Assange should not be thrown in jail for his organization – anyways, he is simply a publisher; Bradley Manning is the actual leaker. Assange is not, as so many in the U.S. have called him, a traitor. Being a traitor requires betraying a pledge of allegiance to something. Nor is he a journalist. Julian Assange is an activist, and a decidedly anti-American one. Now, for his fellow anti-Americans his veneration makes sense; but for advocates of democracy, free press and transparency, deifying the man is foolish. As Domscheit-Berg has stressed, WikiLeaks has chosen to become simply an enemy of the U.S. to the detriment of its raison d’etre.

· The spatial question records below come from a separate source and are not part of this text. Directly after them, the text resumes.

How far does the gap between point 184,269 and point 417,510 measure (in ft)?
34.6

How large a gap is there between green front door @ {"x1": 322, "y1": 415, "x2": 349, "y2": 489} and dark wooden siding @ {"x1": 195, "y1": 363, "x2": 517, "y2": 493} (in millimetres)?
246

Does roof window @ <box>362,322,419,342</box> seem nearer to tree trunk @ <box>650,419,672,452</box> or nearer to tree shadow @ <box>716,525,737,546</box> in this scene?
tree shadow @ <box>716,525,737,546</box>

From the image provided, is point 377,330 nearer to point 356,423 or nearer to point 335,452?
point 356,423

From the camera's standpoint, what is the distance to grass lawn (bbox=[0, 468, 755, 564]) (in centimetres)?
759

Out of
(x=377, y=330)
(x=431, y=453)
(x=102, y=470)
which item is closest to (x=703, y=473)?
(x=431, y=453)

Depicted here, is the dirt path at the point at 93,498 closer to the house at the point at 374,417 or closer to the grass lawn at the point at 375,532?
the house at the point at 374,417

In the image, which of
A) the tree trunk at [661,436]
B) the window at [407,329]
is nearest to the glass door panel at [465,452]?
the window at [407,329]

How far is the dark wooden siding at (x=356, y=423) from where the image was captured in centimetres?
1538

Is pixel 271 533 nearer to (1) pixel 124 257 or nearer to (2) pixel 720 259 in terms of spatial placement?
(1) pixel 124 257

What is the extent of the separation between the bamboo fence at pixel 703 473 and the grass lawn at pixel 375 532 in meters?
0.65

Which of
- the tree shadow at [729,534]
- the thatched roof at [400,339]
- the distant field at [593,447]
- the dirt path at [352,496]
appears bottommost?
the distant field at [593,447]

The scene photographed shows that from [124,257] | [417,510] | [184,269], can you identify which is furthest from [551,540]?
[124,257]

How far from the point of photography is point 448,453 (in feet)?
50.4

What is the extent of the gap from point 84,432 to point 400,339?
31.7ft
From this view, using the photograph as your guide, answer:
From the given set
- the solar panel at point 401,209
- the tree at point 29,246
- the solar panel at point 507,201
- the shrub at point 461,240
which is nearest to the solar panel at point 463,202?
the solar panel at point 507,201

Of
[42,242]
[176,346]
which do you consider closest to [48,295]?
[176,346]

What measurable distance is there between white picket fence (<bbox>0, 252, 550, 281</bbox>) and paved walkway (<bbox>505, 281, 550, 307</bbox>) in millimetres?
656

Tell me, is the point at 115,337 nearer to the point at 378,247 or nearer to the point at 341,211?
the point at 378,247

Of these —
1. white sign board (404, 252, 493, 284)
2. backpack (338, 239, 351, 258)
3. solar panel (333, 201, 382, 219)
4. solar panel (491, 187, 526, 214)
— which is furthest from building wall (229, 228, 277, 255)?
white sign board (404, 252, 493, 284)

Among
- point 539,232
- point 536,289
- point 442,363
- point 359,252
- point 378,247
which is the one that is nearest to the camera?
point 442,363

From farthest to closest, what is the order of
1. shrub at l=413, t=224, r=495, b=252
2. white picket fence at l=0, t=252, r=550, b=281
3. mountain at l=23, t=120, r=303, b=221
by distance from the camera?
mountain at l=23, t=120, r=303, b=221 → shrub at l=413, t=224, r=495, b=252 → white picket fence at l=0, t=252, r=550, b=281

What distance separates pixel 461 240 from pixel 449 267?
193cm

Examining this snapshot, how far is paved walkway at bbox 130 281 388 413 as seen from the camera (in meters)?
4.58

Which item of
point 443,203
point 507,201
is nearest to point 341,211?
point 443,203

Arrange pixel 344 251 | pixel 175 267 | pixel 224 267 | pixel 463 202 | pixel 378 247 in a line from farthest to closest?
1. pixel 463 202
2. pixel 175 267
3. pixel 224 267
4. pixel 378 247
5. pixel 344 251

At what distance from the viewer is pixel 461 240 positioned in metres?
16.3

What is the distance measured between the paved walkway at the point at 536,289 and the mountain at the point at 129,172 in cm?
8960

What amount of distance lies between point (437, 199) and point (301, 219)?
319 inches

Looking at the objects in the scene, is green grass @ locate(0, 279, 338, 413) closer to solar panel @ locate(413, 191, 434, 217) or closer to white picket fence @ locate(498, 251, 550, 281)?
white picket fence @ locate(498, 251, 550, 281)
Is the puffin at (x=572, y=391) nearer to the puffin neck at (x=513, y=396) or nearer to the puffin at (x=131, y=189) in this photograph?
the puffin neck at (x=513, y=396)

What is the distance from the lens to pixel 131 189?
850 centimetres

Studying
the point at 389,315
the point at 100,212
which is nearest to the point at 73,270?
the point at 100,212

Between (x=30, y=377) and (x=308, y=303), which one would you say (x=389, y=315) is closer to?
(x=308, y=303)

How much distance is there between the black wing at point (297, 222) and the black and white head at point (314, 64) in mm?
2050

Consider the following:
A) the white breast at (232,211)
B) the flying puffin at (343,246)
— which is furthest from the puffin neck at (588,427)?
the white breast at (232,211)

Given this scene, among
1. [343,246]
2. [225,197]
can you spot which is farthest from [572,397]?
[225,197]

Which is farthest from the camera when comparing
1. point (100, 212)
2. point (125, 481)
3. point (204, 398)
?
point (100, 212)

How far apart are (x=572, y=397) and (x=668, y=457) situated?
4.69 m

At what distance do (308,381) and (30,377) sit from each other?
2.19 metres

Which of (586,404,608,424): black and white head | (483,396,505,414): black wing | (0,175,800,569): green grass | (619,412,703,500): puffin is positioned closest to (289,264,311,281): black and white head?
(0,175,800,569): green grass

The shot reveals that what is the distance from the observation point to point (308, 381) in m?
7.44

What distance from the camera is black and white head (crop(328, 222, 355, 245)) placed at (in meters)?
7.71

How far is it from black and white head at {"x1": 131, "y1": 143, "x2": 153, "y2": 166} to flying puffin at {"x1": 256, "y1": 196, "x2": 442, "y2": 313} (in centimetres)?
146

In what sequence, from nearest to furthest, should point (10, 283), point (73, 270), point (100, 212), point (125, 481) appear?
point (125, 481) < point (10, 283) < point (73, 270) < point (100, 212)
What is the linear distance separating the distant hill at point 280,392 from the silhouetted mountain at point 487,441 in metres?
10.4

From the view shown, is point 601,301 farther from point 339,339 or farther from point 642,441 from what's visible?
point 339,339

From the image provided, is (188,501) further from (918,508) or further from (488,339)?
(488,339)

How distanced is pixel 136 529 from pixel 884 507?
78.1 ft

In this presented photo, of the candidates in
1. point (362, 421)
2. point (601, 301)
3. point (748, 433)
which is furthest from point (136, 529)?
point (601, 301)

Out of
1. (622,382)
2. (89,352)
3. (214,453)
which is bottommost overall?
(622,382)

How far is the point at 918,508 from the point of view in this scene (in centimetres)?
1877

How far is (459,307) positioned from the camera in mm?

Assange, in an interview in Der Spiegel, declared simply, "I enjoy helping people who are vulnerable. And I enjoy crushing bastards." A fair enough statement, though it could have easily been said by an American neoconservative. Far from being a democratic organization made up of checks and balances, faithfully adhering to a collective ideal, WikiLeaks is an organization that "targets," and the targets are whomever Assange deems a bastard.

Of course, WikiLeaks should be supported as a purveyor of democratic transparency, but only if that’s what it is, and only if it is this collective idea driving the organization, and not Assange’s own self-importance. WikiLeaks ceases to be an independent concept if it exists merely as Assange’s own personal fiefdom. Ultimately, it is either Assange’s soapbox or the worldwide whistleblower it was conceived to be – it cannot be both.